Both Foles and DeFilippo are no longer on the Jaguars. Minshew is the unquestioned starter in 2020 and the team has a new offensive coordinator in Jay Gruden. Marrone said that Minshew has the ability to pick up offensive systems quicker than most and that the quarterback should be the most well-versed player on the team in the playbook.
“I think that what worked for Gardner is that early on when we first had him and we saw that that there was this kind of advanced retention that he had with the offenses, you know it was intriguing and we wound up asking him, ‘Hey, how are you able to do this?’,” Marrone said.
“He has some techniques that he uses and goes through as far as you know listening to a play, and then shutting it off right in the play up with all the progressions.
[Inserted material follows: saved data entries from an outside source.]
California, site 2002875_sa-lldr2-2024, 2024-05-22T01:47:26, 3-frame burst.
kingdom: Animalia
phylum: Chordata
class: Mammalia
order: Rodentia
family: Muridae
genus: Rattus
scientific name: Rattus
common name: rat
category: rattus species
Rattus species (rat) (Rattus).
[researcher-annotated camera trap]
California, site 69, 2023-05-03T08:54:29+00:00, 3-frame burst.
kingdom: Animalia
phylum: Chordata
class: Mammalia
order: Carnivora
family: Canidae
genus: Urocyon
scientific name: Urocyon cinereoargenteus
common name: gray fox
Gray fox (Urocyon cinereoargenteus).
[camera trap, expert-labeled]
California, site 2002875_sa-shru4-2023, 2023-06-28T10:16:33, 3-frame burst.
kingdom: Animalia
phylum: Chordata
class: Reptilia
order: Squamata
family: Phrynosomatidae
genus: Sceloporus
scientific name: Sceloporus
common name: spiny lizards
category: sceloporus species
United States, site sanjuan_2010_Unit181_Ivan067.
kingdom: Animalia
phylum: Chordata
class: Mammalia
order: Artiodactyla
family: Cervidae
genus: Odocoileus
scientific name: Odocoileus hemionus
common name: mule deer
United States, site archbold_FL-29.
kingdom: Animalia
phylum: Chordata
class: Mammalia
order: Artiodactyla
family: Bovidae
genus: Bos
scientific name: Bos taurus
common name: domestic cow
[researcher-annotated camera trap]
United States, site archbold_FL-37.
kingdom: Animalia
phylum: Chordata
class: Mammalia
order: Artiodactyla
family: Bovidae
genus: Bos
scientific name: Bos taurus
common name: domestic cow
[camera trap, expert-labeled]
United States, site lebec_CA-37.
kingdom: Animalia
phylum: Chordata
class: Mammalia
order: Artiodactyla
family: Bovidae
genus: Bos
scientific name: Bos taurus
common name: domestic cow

Then also you know him being able to call out the plays, verbally, him calling the plays so he works extremely hard and does a lot of different things for him to retain information.”
Minshew said that he had to learn five different offenses in four years of college football in stops at Troy, Northwest Mississippi Community College, East Carolina and Washington State. Marrone is well aware of Minshew’s ability to dive in and pick up learning an offense, something that very few players can do from simply studying it.
“Some guys like I said before, very few can take it from the classroom to the field, that’s why there is a lot of anxiety during this time. Really, for me personally when I was an assistant coach, I probably had less than 1% of those players that could do that. The rest of them relied on the film work, the walkthrough, the making an error and then correcting it to get better,” Marrone said. “So fortunate for us, Gardner is a guy that can get out there and really learn and try to do what you want when he gets on the field. So, you know those are the different things that he does that I think gives him the ability to understand what we want.”